OBJECTIVE: In the forum post about running the robot_localization package at low frequency, what rate does the velocity sensor run at?

start SELECTION

Low frequency with robot_localization package
Hey, I've started to work with the robot localization package. My sensors are imu which is running at 100Hz Lidar at 10 Hz and a velocity sensor which is running at 20 Hz.
I want to run the EKF at a low frequency (1-5Hz) in order to save computation time. but I see that even if I'm lowering the frequency there is a queue that holds all my measurements and does to all of them the predict and update stages.
I'm looking for an efficient way to lower my frequency and save the computations. 1) Am I missing something? Is there a way to lower the EKF computations without damaging the filter performance? even if my sensors are running at high frequency? 2) Do you think that there is an efficient way to prepare my data in order to send it at a low frequency before I'm publishing it to the robot localization node?
Thanks!
Asked by Gilberto on 2022-06-23 11:14:05 UTC
Answers
You should increase the [source]_queue_size
so that you don't drop messages.

end SELECTION
start COLLECTED DATA

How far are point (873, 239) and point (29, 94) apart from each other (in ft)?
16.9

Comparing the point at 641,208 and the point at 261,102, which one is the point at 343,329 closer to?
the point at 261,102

end COLLECTED DATA

OUTPUT OF THE EXERCISE: 20 Hz